Below are records; write all of them out exactly.

*** Block opens ***

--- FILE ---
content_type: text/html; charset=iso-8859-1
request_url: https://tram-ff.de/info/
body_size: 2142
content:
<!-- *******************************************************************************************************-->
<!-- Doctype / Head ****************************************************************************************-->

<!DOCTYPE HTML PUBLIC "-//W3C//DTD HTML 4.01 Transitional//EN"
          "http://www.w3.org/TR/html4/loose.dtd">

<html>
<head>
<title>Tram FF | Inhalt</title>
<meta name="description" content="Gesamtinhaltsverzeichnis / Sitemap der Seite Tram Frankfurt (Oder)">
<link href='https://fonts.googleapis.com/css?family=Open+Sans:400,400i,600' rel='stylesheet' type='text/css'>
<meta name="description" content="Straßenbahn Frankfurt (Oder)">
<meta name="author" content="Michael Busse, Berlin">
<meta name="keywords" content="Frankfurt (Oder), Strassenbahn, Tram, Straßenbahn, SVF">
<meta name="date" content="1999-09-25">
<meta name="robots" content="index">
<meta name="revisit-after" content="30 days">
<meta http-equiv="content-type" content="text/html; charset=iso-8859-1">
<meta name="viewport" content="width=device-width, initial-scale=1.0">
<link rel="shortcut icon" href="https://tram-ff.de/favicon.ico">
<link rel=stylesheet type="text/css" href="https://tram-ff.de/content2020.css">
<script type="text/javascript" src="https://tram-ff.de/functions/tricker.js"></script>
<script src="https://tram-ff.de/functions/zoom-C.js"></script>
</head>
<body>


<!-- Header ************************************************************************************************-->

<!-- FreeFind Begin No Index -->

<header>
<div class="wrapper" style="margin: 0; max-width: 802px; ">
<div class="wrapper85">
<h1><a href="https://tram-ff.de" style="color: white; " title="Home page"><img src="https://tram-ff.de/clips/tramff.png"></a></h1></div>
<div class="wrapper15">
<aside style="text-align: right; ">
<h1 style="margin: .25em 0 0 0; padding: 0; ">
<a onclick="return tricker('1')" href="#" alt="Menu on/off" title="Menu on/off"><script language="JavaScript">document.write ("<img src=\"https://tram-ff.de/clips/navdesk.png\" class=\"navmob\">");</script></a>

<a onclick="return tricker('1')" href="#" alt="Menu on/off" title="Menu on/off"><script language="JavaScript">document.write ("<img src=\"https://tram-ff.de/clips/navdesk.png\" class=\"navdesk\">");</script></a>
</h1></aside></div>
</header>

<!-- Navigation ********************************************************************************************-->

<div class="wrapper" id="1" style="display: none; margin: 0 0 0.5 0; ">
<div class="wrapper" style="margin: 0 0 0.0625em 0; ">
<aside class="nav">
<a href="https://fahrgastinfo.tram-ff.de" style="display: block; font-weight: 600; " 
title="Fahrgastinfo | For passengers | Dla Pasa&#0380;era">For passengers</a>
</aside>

*** Block closes ***

> RESPONSE BOX
--- FILE ---
content_type: text/html; charset=iso-8859-1
request_url: https://tram-ff.de/info/
body_size: 2142
content:
<!-- *******************************************************************************************************-->
<!-- Doctype / Head ****************************************************************************************-->

<!DOCTYPE HTML PUBLIC "-//W3C//DTD HTML 4.01 Transitional//EN"
          "http://www.w3.org/TR/html4/loose.dtd">

<html>
<head>
<title>Tram FF | Inhalt</title>
<meta name="description" content="Gesamtinhaltsverzeichnis / Sitemap der Seite Tram Frankfurt (Oder)">
<link href='https://fonts.googleapis.com/css?family=Open+Sans:400,400i,600' rel='stylesheet' type='text/css'>
<meta name="description" content="Straßenbahn Frankfurt (Oder)">
<meta name="author" content="Michael Busse, Berlin">
<meta name="keywords" content="Frankfurt (Oder), Strassenbahn, Tram, Straßenbahn, SVF">
<meta name="date" content="1999-09-25">
<meta name="robots" content="index">
<meta name="revisit-after" content="30 days">
<meta http-equiv="content-type" content="text/html; charset=iso-8859-1">
<meta name="viewport" content="width=device-width, initial-scale=1.0">
<link rel="shortcut icon" href="https://tram-ff.de/favicon.ico">
<link rel=stylesheet type="text/css" href="https://tram-ff.de/content2020.css">
<script type="text/javascript" src="https://tram-ff.de/functions/tricker.js"></script>
<script src="https://tram-ff.de/functions/zoom-C.js"></script>
</head>
<body>


<!-- Header ************************************************************************************************-->

<!-- FreeFind Begin No Index -->

<header>
<div class="wrapper" style="margin: 0; max-width: 802px; ">
<div class="wrapper85">
<h1><a href="https://tram-ff.de" style="color: white; " title="Home page"><img src="https://tram-ff.de/clips/tramff.png"></a></h1></div>
<div class="wrapper15">
<aside style="text-align: right; ">
<h1 style="margin: .25em 0 0 0; padding: 0; ">
<a onclick="return tricker('1')" href="#" alt="Menu on/off" title="Menu on/off"><script language="JavaScript">document.write ("<img src=\"https://tram-ff.de/clips/navdesk.png\" class=\"navmob\">");</script></a>

<a onclick="return tricker('1')" href="#" alt="Menu on/off" title="Menu on/off"><script language="JavaScript">document.write ("<img src=\"https://tram-ff.de/clips/navdesk.png\" class=\"navdesk\">");</script></a>
</h1></aside></div>
</header>

<!-- Navigation ********************************************************************************************-->

<div class="wrapper" id="1" style="display: none; margin: 0 0 0.5 0; ">
<div class="wrapper" style="margin: 0 0 0.0625em 0; ">
<aside class="nav">
<a href="https://fahrgastinfo.tram-ff.de" style="display: block; font-weight: 600; " 
title="Fahrgastinfo | For passengers | Dla Pasa&#0380;era">For passengers</a>
</aside>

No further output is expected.